The Distributed Rate Limiter

Enforcing a global request limit across many servers sharing one budget.

5 min read · advanced · beat Platinum to climb

The shared budget problem

Each server can rate limit its own traffic easily. But a global limit, like one thousand requests per second per customer, spans many servers that must share a single budget without exceeding it.

Approaches

  • Centralized counter: every server checks a shared store like Redis. Accurate but adds latency and a hot key.
  • Token bucket per node: split the global budget across nodes. Fast but wastes budget when traffic is uneven.
  • Sliding window with sharing: nodes periodically report usage and adjust their local allowance.

The trade

The core tension is accuracy versus latency. A central check is precise but slow and a bottleneck; local buckets are fast but can drift above or below the true global limit.
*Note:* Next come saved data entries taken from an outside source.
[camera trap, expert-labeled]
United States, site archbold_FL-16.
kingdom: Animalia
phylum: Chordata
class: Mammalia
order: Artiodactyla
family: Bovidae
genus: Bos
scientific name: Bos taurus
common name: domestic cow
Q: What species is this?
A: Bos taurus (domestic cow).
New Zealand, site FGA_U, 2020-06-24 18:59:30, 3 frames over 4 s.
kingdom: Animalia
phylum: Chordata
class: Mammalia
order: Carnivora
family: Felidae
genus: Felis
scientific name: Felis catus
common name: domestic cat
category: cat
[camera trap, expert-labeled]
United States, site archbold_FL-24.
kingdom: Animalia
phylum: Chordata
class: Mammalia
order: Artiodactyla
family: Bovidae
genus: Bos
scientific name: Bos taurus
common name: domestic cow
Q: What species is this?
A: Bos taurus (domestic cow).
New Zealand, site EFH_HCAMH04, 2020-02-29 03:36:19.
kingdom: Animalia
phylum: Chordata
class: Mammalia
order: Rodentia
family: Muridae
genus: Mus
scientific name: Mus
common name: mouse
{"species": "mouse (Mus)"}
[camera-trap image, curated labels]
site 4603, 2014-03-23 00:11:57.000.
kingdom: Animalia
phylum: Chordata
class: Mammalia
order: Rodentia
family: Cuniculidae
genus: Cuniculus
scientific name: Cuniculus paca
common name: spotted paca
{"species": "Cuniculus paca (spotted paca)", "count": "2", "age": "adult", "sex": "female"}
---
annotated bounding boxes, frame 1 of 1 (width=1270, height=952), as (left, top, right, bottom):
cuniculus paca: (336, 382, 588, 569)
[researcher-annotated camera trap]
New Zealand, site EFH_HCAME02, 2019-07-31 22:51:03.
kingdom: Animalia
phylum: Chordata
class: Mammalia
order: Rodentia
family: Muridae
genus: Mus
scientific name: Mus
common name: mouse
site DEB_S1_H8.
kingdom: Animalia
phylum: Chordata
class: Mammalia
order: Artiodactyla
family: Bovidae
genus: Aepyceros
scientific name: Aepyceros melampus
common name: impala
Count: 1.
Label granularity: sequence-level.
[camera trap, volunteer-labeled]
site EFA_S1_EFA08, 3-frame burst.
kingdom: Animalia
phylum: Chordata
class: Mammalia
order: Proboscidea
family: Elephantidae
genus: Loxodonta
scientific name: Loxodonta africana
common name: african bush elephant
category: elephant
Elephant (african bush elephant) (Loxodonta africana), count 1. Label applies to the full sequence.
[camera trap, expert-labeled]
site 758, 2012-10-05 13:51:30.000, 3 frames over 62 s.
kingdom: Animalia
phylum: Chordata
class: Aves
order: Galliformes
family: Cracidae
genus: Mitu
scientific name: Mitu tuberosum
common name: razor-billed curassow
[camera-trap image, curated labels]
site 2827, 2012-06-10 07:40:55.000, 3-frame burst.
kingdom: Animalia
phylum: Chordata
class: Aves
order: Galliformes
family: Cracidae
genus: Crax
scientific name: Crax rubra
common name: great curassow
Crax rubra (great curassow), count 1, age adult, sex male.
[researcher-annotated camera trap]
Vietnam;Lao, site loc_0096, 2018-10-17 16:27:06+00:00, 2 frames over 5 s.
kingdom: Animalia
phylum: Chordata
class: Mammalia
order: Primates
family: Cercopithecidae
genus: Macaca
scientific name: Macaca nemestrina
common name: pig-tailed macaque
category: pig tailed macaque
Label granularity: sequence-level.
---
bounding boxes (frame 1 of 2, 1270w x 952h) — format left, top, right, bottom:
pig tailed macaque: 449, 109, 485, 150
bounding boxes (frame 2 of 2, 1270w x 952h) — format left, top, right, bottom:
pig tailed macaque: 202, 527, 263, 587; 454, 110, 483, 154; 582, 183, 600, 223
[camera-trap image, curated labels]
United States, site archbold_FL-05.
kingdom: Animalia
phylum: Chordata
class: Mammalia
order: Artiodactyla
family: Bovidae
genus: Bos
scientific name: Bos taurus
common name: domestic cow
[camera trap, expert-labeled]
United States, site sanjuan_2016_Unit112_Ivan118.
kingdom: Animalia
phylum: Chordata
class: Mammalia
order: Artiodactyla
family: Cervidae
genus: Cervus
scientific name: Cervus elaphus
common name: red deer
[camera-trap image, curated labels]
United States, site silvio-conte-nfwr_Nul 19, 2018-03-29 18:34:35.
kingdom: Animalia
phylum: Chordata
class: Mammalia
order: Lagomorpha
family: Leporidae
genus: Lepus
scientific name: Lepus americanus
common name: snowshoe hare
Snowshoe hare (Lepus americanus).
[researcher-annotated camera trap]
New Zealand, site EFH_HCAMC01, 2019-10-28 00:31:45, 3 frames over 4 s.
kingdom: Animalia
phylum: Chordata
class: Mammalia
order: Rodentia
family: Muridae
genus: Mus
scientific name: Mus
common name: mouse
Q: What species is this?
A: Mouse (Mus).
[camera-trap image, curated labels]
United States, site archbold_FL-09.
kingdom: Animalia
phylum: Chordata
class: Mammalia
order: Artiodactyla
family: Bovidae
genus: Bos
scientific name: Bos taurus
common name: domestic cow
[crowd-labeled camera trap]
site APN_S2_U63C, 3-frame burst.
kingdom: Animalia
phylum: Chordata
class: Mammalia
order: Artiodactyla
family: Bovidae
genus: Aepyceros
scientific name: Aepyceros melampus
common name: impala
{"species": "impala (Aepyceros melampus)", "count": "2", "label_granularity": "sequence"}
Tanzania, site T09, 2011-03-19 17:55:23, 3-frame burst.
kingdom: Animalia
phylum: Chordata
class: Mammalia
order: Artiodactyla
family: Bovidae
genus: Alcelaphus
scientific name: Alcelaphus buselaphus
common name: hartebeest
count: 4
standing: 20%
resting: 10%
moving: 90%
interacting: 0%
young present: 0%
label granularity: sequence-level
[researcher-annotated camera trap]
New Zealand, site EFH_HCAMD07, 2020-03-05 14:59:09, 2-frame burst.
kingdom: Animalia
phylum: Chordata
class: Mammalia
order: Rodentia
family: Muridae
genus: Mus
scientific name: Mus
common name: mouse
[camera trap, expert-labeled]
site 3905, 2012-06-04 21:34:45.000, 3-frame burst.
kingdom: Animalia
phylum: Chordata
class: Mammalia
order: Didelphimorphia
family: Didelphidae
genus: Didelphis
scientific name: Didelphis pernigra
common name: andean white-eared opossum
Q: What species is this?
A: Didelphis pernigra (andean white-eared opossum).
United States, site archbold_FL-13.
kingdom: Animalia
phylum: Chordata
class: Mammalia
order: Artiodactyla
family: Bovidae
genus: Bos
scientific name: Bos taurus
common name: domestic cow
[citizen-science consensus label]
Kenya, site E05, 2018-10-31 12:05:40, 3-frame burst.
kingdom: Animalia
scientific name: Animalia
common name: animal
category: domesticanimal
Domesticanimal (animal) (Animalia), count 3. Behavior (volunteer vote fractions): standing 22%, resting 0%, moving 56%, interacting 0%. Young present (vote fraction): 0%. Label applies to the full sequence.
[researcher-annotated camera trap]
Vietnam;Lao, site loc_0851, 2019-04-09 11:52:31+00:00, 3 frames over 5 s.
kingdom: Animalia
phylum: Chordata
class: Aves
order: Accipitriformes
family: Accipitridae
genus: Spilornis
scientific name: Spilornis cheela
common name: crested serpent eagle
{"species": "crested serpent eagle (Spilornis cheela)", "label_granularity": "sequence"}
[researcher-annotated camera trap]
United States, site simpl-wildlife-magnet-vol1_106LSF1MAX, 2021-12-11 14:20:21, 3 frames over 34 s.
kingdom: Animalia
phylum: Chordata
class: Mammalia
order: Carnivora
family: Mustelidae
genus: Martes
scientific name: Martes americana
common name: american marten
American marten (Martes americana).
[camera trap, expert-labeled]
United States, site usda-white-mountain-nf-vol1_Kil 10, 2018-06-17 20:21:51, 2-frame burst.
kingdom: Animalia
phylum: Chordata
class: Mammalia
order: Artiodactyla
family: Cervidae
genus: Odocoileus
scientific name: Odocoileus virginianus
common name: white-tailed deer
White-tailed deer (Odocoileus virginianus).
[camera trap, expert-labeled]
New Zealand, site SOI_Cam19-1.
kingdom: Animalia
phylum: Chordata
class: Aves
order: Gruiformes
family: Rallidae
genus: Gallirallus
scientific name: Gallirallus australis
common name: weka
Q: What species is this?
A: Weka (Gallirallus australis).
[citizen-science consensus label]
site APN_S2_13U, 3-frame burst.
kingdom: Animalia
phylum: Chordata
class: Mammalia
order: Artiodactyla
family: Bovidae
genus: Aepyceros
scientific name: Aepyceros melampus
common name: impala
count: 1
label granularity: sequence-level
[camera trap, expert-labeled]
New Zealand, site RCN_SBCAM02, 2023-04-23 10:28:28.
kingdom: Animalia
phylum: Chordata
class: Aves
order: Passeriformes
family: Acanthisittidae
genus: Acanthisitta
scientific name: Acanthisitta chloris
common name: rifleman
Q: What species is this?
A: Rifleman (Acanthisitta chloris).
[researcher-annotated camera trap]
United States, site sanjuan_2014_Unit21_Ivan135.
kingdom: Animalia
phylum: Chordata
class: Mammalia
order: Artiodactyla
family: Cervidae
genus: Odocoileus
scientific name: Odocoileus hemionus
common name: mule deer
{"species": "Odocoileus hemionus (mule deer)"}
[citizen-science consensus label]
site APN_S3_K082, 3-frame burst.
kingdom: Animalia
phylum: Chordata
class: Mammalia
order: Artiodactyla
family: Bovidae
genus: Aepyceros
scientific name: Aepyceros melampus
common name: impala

Many systems pick local enforcement with periodic reconciliation for a practical balance.

Key idea

A distributed rate limiter shares one budget across servers, trading central accuracy against local speed, often using local buckets reconciled periodically.

Check yourself

Answer to earn rating on the learn ladder.

1. What is the central trade in distributed rate limiting?

2. Why can splitting the global budget across nodes waste capacity?